- [Given exercise 1] Translate this sentence from the forum thread on weight-loss commitment below into Spanish: "I joined a gym and my goal is to swim or work out an hour at least 4 days a week."
- [Given exercise 2]
Answer these from the forum thread on weight-loss commitment below:
(a) How many packs a day did TxGypsy smoke, and for how many years?
(b) How much weight did TxGypsy lose over the last week?
(c) What weight does Travis in Louisiana want to reach?

- [Passage shown]
-.-.-

# Commitment



## TxGypsy (Nov 23, 2006)

I have finally made the same commitment to losing weight as I made to quitting smoking. I used to smoke 2-3 packs a day...for 20 years. I've not smoked in over 8 years. I quit cold turkey. I knew I was going to have withdrawal and gritted my teeth and endured. I figure weight loss is similar.

I've been sort of dieting for a while and had a bit of results, but I gained back 5 pounds of what I lost the minute I got busy and started eating convenience foods again. It took several days of reasoning and rationalizing with myself, but I have finally made a firm commitment. In fact I have made it a priority rather than something that I do whenever I think about it.

This means I am putting everything 2nd....including the farm. Like most folks I usually plan to start eating 'normally' again once I've lost the weight. Instead, this time, I'm having to accept that I am addicted to carbs and that I may have to permanently eliminate some things from my diet.

Over the last year, as of this morning, I have lost 40 pounds. If you count having to re-lose the 5 that I gained back....I've lost 45. 10 pounds of that has been over the last week. I've had to go buy new clothes as I've dropped a couple of pant sizes. 

I no longer eat pasta, potatoes, rice, sugar or flour of any kind. I try to eat about half of my food as raw fruit, veggies or nuts. The rest of the time I am eating fish, lean chicken, homemade veggie soup, vegan meal replacement shakes or green smoothies.

Though I work hard on the farm I find that it doesn't really help with weight loss....which is really weird. I joined a gym and my goal is to swim or work out an hour at least 4 days a week. 

I think I'm going to make it this time. Just like when I quit smoking, I just had to get fed up enough and motivated enough for my strong stubborness to come into play.


----------



## elkhound (May 30, 2006)

you can do it.....i am working on shedding more pounds myself.


----------



## plowjockey (Aug 18, 2008)

Rock on!

Commitment is what is needed, more than any other factor.

Good luck and keep going.


----------



## Travis in Louisiana (May 14, 2002)

TxMex, You got it going on and you are right, working around the house, farm, and it seems you never loose weight. My brother was told by his doctor that his body CRAVED carbs. He was going to have to change the way he ate, if he wanted to loose weight. I guess I am the same way. I am going to have to COMMIT more to the weightloss cause. I am 205 with a 39 inch waist. I want to go to about 160 pounds. It did not help that I bought a LARGE strawberry shake on the way to work tonight!! I do love vegetables, so it is just cutting out the sugar stuff. I am glad you cut the smoking. Most people gain weight when they quit smoking, but smoking is JUST bad!! Looks like you are doing the right stuff. I will let you be my inspiration!!!!

-.-.-

- [Material provided]
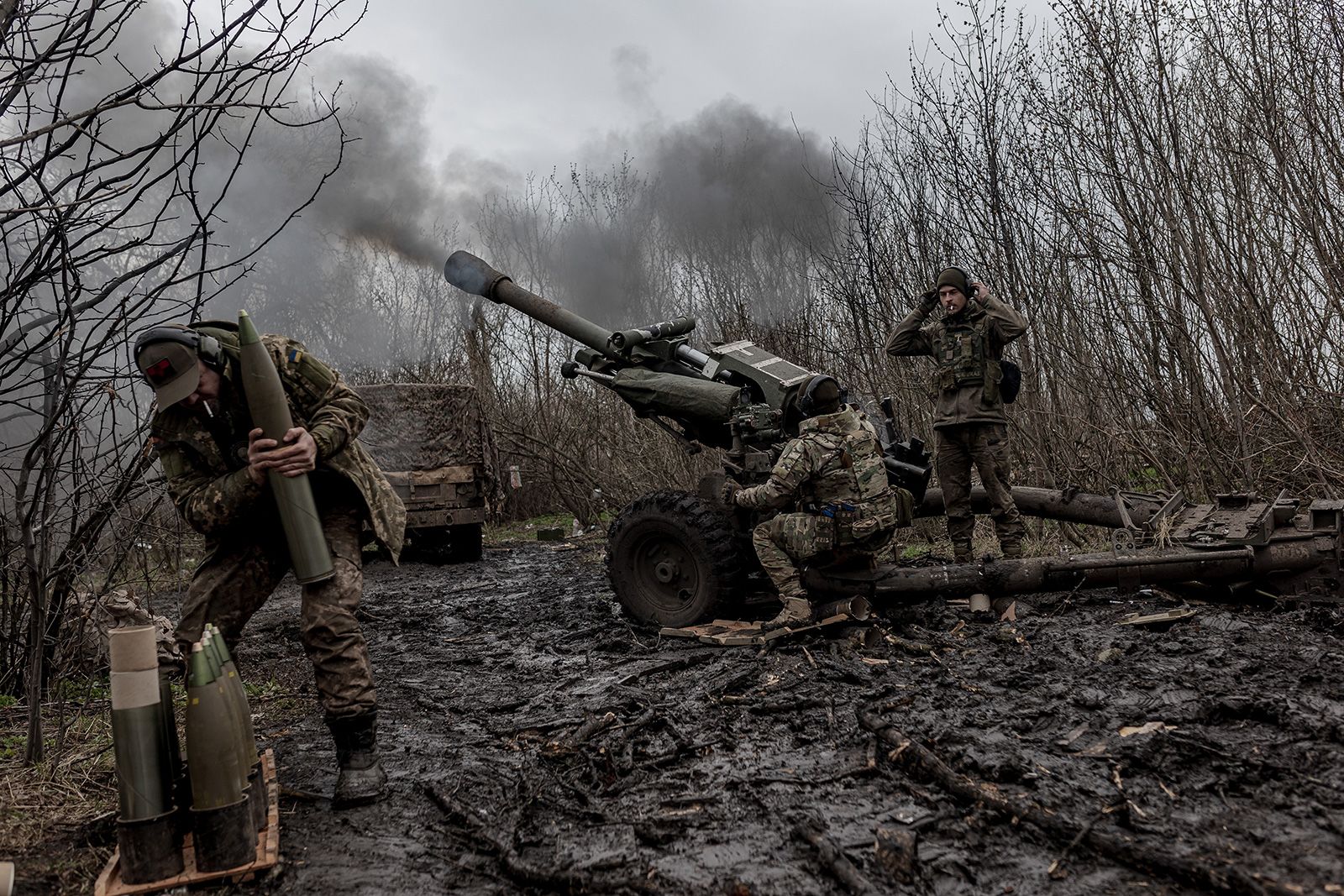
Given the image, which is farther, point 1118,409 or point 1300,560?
point 1118,409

-.-.-

- [Worked answer 1] Me inscribí en un gimnasio y mi meta es nadar o hacer ejercicio una hora al menos 4 días a la semana.

- [Worked answer 2]
(a) 2-3 packs a day for 20 years
(b) 10 pounds
(c) About 160 pounds